We’ve heard that before, when the government began implementation of the Value Added Tax Law two decades ago.
The dire predictions not only fizzled off but VAT also allowed the government to arrest the growing deficit, enabling the Philippine economy to gain strength.
Sure, there was a period of price spikes at the start of VAT’s implementation but it was brief and the effects were minimal, as people began to fully understand how the new system works.
The same could be expected the TRAIN. Based the assessment of the Monetary Board inflation would be inching up to 3.4 percent this year before easing to 3.2 percent in 2019. This is well within the BSP’s inflation target at two to four percent between 2018 and 2020.

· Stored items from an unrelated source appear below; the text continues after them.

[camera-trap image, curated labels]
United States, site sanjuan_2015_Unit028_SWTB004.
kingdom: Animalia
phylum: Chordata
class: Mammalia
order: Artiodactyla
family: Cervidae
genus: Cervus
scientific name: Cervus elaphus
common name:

To ensure against undue price increases, concerned government agencies such as the Department of Trade and Management and the Department of Energy are monitoring the implementation of the new tax scheme.
The Bangko Sentral ng Pilipinas sees no need for intervention but on the lookout and ready to act on any risks to the inflation outlook and ensure price stability.
Just like any ride, the initial acceleration of TRAIN could be a little jerky. But once it gathers speed, expect a smooth ride.